C’était sur un des côtés de ce petit amphithéâtre que j’avais émergé de ma galerie. Je n’avais qu’un pas ou deux à faire pour frapper au panneau de l’écoutille et appeler les matelots à mon secours. Mais bien qu’il me suffit de frapper un seul coup, de pousser un seul cri pour obtenir ma délivrance, je fus longtemps avant de m’y résoudre.

Juste à ce moment des bruits de pas se firent entendre au-dessus de ma tête ; c’étaient les matelots qui passaient près de l’écoutille en allant et venant sur le pont. Je m’élançai vers le panneau que je frappai fortement du manche de mon couteau.

J’écoutai ; mon appel avait été entendu. Les matelots conféraient ensemble, et je pus distinguer des exclamations de surprise. Mais, quoique la conversation parût se généraliser, personne n’essayait d’enlever le panneau.

Je frappai plus fort qu’auparavant et j’appelai ; mais ma voix me sembla si faible que je doutai qu’on m’eût entendu. C’était une erreur, car une volée d’exclamations bruyantes me répondit aussitôt, et je jugeai à leur nombre que tout l’équipage était réuni autour de l’écoutille.

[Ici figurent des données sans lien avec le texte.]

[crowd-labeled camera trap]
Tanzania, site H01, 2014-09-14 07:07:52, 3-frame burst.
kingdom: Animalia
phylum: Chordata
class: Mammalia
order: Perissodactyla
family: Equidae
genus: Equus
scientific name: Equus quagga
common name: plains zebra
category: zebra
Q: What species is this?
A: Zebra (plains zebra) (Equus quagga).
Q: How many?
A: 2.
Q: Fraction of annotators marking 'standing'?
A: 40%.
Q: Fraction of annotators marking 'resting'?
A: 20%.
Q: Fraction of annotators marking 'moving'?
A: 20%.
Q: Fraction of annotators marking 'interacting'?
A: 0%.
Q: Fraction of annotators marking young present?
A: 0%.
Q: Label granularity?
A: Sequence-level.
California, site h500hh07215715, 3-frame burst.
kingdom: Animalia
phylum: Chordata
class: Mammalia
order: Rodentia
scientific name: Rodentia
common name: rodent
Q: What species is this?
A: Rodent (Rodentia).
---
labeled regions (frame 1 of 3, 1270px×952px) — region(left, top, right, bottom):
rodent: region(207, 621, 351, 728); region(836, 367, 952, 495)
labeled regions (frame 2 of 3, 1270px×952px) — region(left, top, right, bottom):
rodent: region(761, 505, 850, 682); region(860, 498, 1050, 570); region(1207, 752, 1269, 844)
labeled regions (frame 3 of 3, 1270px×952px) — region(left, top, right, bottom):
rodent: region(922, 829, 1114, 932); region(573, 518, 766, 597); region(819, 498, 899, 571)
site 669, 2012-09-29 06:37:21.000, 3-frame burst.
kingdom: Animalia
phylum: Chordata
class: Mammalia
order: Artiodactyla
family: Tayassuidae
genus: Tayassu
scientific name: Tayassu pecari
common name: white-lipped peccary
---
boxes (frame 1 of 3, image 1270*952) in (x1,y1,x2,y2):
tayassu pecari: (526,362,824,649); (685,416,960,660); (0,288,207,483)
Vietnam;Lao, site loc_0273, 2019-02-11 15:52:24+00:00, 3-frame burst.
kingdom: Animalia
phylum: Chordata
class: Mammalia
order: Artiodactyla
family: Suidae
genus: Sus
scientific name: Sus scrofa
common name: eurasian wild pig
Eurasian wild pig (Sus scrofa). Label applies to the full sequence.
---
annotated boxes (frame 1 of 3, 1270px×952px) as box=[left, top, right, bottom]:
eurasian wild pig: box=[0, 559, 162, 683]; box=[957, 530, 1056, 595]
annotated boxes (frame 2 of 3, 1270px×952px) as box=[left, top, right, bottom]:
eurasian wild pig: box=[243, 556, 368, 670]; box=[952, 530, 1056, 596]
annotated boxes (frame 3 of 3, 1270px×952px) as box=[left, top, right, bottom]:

Je frappai une troisième fois ; puis je me retirai à une certaine distance, attendant avec émotion ce qui allait se passer. Aussitôt j’entendis un grand remue-ménage sur le pont, et je compris qu’on enlevait le prélart, car de nouveaux rayons lumineux pénétraient dans la cale par toutes les fentes du panneau, bientôt, celui-ci étant soulevé à son tour, je fus inondé tout à coup d’une lumière si vive que je chancelai et tombai frappé de vertige sur une des caisses voisines.

Quand je revins à moi, j’étais entouré de tous les matelots du bord, dont les regards inquiets étaient attentivement fixés sur moi. J’interrogeai avec anxiété ces rudes figures : mais je n’y lus que compassion et sympathie.

L’un des matelots, agenouillé à mes côtés, me cinglait de l’eau fraîche au visage et me bassinait les tempes. Je le reconnus à l’instant même ; c’était ce bon Waters qui, après m’avoir descendu à terre sur l’ordre du capitaine, comme vous vous le rappelez sans doute, m’avait fait, avant de me quitter, présent de son couteau. Il ne se doutait guère alors du service qu’il me rendait. Il est vrai de dire que je ne m’en doutais pas davantage.

« Waters, lui dis-je d’une voix presque éteinte, me reconnaissez-vous ?

— Nom d’un bâbord ! s’écria-t-il en se redressant tout à coup, je veux que le tonnerre m’écrase si ce n’est pas le petit bonhomme qui est venu à bord l’avant-veille de l’appareillage.

— Oui, c’est bien moi, » répondis-je.

Puis, après quelques moments pendant lesquels ils me contemplaient en silence ;

« Où est le capitaine ? demandai-je à Waters, je voudrais lui parler.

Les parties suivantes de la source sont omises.